_Provided text_
● ● ●

LONDON (Reuters) – Britain will relax some travel restrictions to help delegates attend the U.N. climate conference in Scotland later this year, including a shorter quarantine period for those from so-called “red list” countries who have been vaccinated.
Prime Minister Boris Johnson has pushed for COP26 to be in-person rather than virtual, believing face-to-face negotiations will achieve more in the battle against global warming, which a United Nations panel said on Monday was close to being out of control.
But with many countries seeing an increase in COVID-19 cases, concerns have been raised that the arrival of thousands of delegates from across the globe could see the November summit becoming a super-spreading event.
A COP26 official said the measures for the summit in Glasgow would strike a balance between allowing the talks to go ahead and protecting public health, with regular testing taking place.
While many measures were based on current regulations, the official said, they would also include “specific arrangements” for Britain’s traffic light system used to grade countries on their COVID risk for those arriving for the summit.
“This includes a reduced quarantine period of five days for vaccinated individuals from red list countries,” the official said. “There will be no requirement for self-isolation on arrival to the UK for those coming from amber or green list countries whether vaccinated or not.”
Unvaccinated people from red list countries would still need to quarantine for 10 days, the official said, adding delegates would be encouraged to get fully vaccinated, with Britain offering vaccines to all those registered.

● ● ●

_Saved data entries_

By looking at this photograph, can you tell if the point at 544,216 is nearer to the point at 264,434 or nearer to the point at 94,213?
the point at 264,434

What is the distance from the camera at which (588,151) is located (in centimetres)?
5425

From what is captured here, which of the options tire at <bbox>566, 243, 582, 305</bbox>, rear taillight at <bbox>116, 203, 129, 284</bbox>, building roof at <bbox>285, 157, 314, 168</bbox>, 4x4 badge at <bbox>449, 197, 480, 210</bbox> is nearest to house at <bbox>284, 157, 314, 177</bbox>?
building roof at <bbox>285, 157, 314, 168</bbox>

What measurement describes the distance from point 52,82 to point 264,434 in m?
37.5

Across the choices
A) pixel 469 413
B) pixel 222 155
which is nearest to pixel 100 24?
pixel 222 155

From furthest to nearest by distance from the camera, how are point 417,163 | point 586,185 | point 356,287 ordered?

● ● ●

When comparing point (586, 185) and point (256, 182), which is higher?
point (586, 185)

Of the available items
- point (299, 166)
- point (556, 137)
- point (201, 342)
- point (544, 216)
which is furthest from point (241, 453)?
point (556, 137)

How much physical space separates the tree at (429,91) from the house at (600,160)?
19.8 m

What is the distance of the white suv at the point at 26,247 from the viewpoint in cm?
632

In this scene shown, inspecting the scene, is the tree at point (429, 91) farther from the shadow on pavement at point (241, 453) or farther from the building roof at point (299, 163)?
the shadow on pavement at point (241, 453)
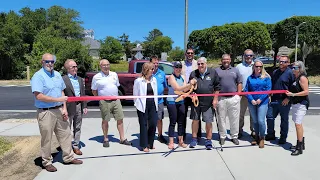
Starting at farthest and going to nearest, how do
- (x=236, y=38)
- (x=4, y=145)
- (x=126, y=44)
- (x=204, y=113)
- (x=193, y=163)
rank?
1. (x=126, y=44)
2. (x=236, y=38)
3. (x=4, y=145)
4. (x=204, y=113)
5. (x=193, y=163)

● ● ●

_Set of tasks_
- 1) According to the Reuters report, how long must unvaccinated people from red list countries quarantine?
- 2) Transcribe the Reuters report from "Unvaccinated people from" to "all those registered.".
- 3) Translate this sentence from the Reuters report into Spanish: "A COP26 official said the measures for the summit in Glasgow would strike a balance between allowing the talks to go ahead and protecting public health, with regular testing taking place."
Rely on the Reuters report alone, not on the items.

_Answer list_
- 1) 10 days.

- 2)
Unvaccinated people from red list countries would still need to quarantine for 10 days, the official said, adding delegates would be encouraged to get fully vaccinated, with Britain offering vaccines to all those registered.

- 3) Un funcionario de la COP26 dijo que las medidas para la cumbre de Glasgow lograrían un equilibrio entre permitir que las negociaciones siguieran adelante y proteger la salud pública, con pruebas periódicas.